▶ **DATASET SECTION**:
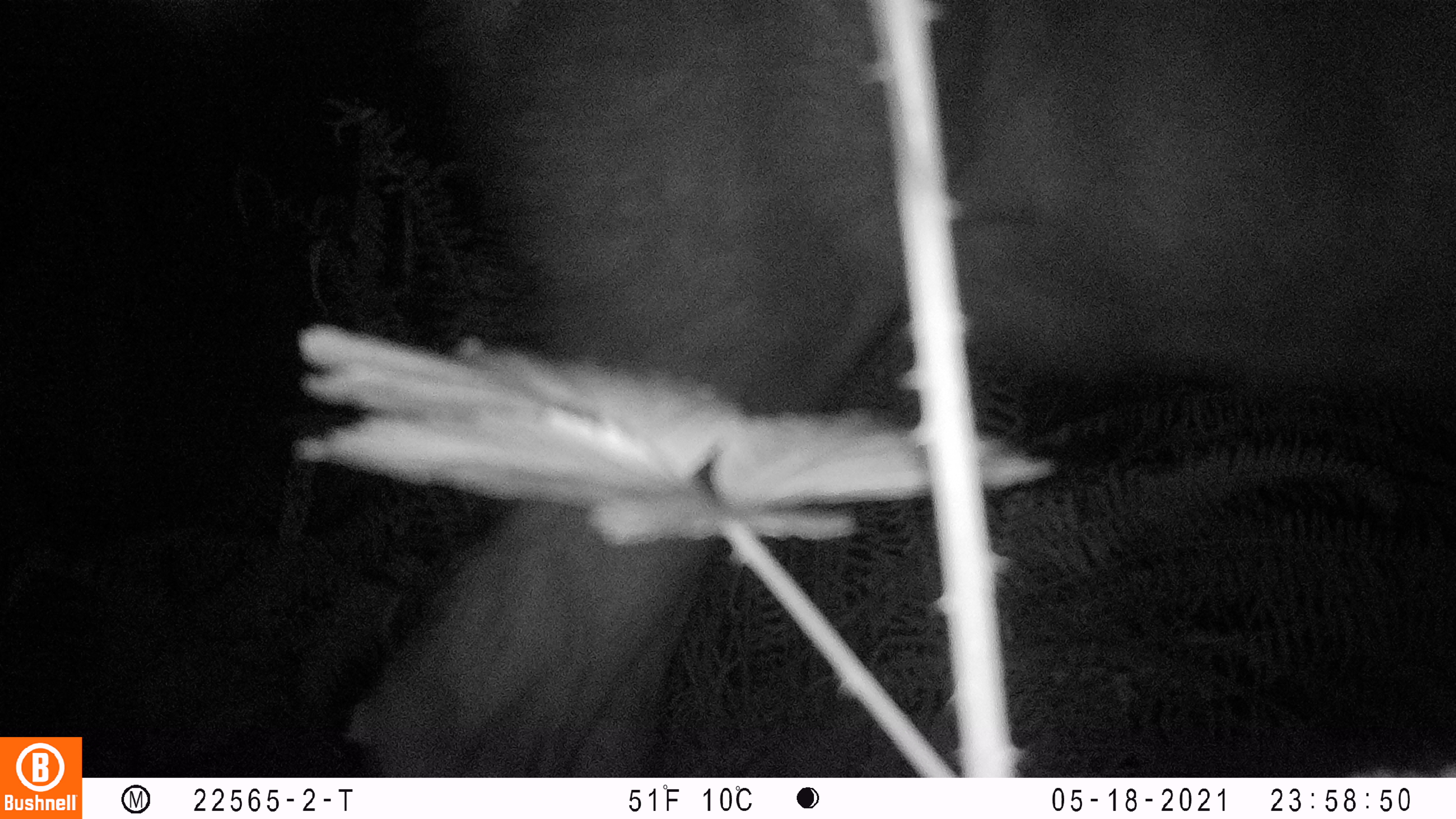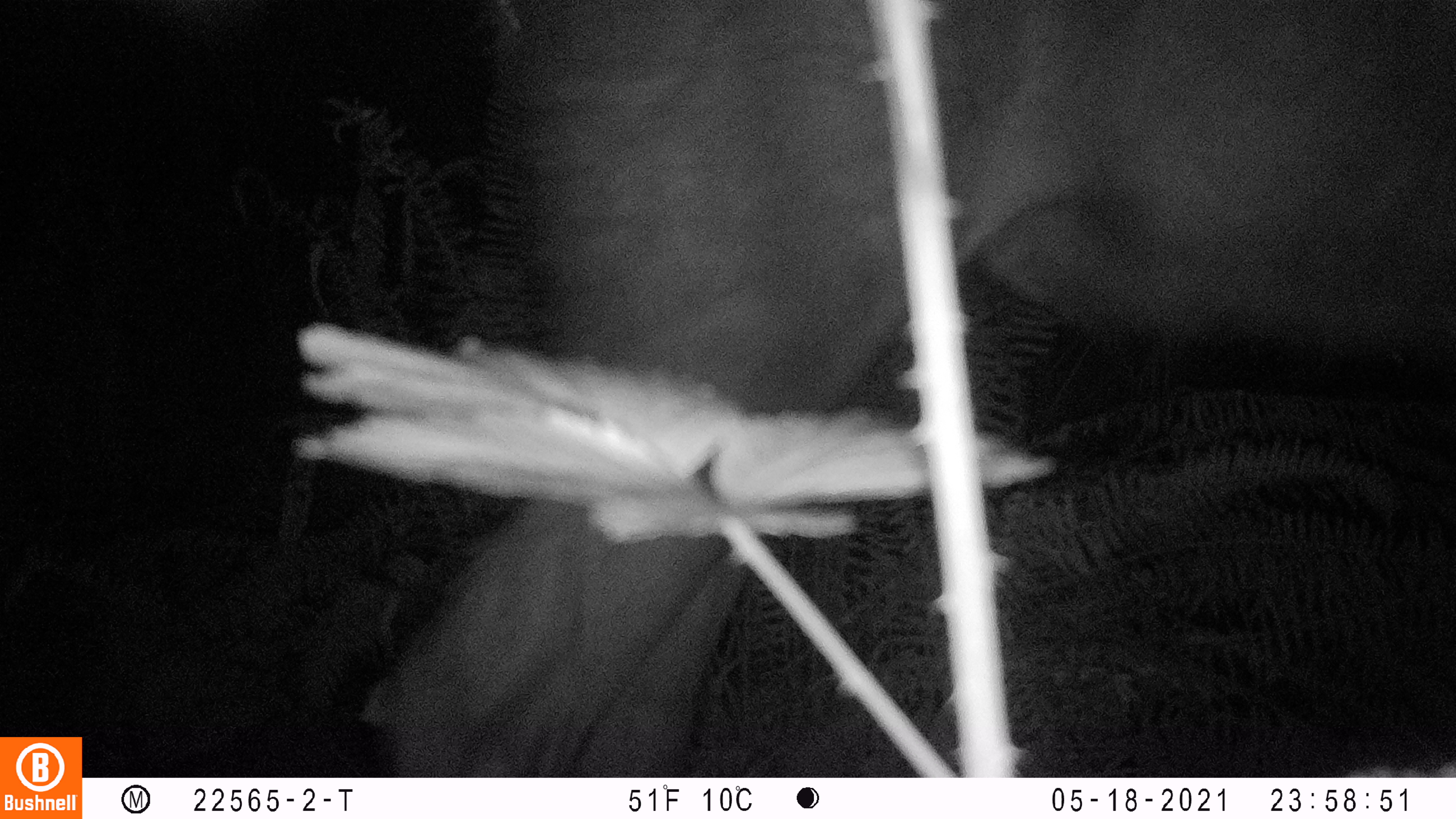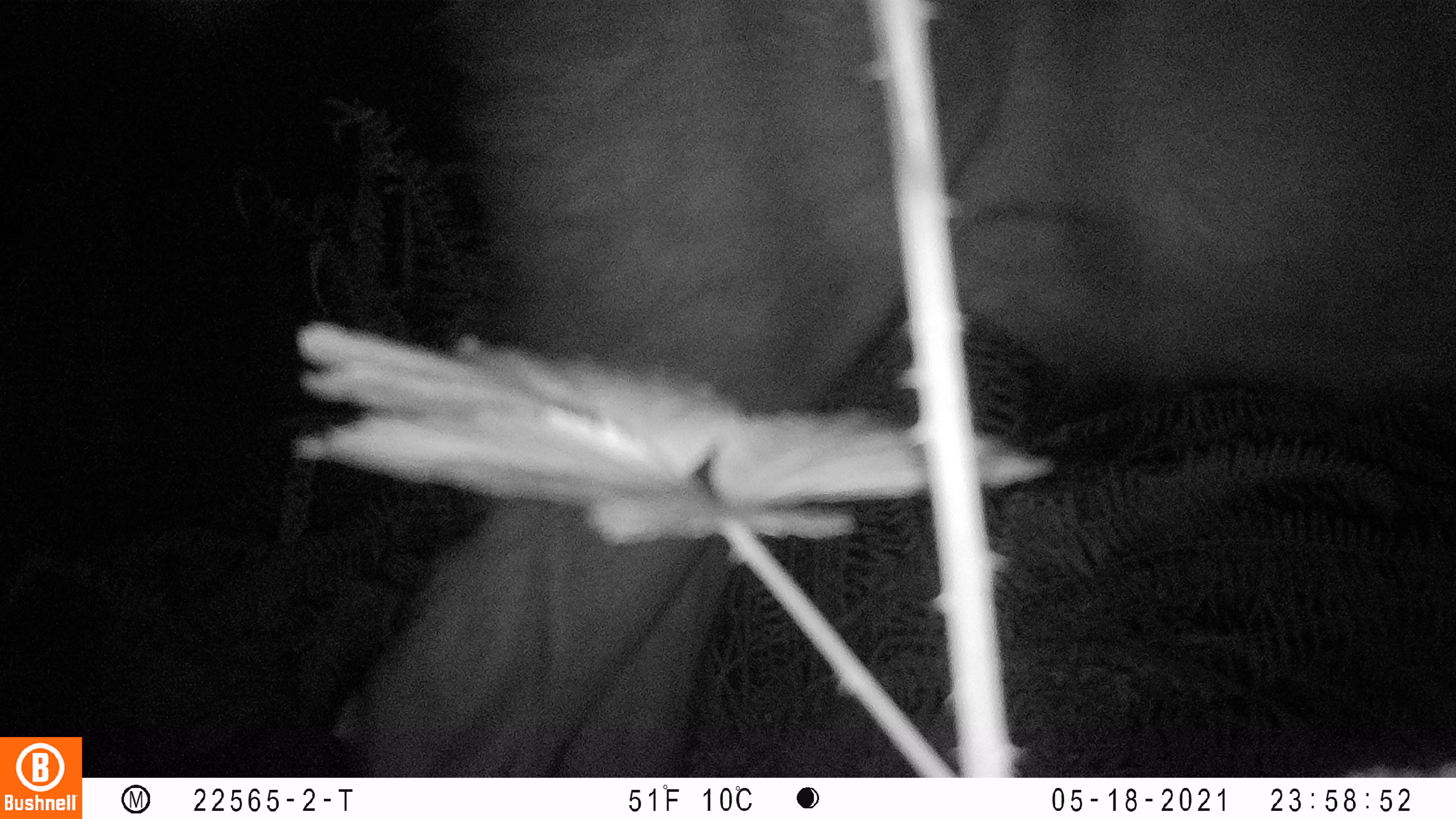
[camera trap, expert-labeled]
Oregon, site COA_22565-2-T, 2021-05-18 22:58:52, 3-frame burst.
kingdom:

▶ **HOW TO COMPLETE THIS TASK**: Copy, exactly as written, the lines above, beginning with the one that contains "Oregon, site COA_22565-2-T, 2021-05-18" and ending with the last.

▶ **SOLUTION**:
Oregon, site COA_22565-2-T, 2021-05-18 22:58:52, 3-frame burst.
kingdom:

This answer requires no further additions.